§ **Direction 1**
Count how many lines in the listing contain the string "rule". Case counts.

§ **Text block**

This will execute at only 50% of the original speed, give or take. But you can also run multiple fuzzers simultaneously to regain performance...

Also keep in mind AFL has memory limits in place via ulimit when it runs these executables, which you may also need to replicate for a test to crash (e.g. if it causes a pathological amount of memory to be allocated): https://github.com/mirrorer/afl/blob/62b46d57f229ba2030a014484e7b1d73e8e02752/docs/README#L239

@thoughtpolice

From my experiments, with the changed fuzz.c, it seems I can reproduce every single crash it finds by trivially invoking the executable.

Also, when you run the test individually outside of afl-fuzz -- do not use AFL_PRELOAD! Use LD_PRELOAD. The only reason AFL_PRELOAD exists is so that it can map to either LD_PRELOAD or DYLD_INSERT_LIBRARIES depending on the platform, since AFL works on macOS, so it's a consistent interface. But with the example you gave, libdislocator.so will not be loaded.

§ **Data extract**

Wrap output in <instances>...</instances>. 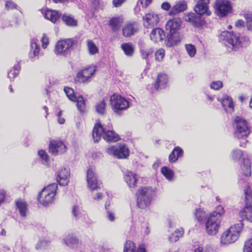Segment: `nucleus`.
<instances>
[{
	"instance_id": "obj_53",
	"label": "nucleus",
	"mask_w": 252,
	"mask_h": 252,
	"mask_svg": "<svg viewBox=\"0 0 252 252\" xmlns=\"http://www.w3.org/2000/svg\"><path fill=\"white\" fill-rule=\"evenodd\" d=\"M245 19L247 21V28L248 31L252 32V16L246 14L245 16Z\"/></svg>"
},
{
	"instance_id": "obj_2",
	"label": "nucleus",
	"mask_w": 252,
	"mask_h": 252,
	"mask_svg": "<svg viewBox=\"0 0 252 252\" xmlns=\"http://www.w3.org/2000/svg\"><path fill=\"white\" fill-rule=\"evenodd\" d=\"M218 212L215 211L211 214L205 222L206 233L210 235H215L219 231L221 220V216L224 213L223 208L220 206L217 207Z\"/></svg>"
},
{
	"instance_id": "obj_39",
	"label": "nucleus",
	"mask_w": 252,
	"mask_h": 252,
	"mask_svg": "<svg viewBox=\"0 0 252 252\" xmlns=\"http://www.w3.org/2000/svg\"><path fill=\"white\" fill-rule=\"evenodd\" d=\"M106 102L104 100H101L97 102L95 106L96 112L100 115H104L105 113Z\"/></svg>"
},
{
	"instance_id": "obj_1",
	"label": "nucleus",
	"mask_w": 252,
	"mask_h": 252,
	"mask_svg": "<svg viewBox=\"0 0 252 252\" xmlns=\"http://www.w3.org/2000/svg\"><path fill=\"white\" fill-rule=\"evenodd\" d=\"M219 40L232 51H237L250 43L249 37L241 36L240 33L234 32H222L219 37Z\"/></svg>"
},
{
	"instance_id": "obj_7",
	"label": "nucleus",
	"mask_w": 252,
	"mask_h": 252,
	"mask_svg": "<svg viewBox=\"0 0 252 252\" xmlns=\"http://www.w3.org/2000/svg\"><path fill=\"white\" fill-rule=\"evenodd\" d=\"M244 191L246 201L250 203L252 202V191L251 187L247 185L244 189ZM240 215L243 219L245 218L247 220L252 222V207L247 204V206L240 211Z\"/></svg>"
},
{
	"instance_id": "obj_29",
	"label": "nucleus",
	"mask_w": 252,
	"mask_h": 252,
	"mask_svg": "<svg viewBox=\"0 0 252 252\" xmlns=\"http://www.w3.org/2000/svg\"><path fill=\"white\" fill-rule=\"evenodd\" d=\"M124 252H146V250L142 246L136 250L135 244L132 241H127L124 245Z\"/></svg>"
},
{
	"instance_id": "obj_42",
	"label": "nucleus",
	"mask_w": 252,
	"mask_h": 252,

§ **Direction 2**
Summarize the forum thread in two sentences.

§ **Complete output 1**
6

§ **Complete output 2**
Execution runs at roughly half the original speed, though several fuzzers can run at once to regain performance, and AFL's memory limits via ulimit may need to be replicated for a test to crash. When a test is run outside afl-fuzz, LD_PRELOAD should be used instead of AFL_PRELOAD, which exists only to map to LD_PRELOAD or DYLD_INSERT_LIBRARIES by platform, or libdislocator.so will not be loaded.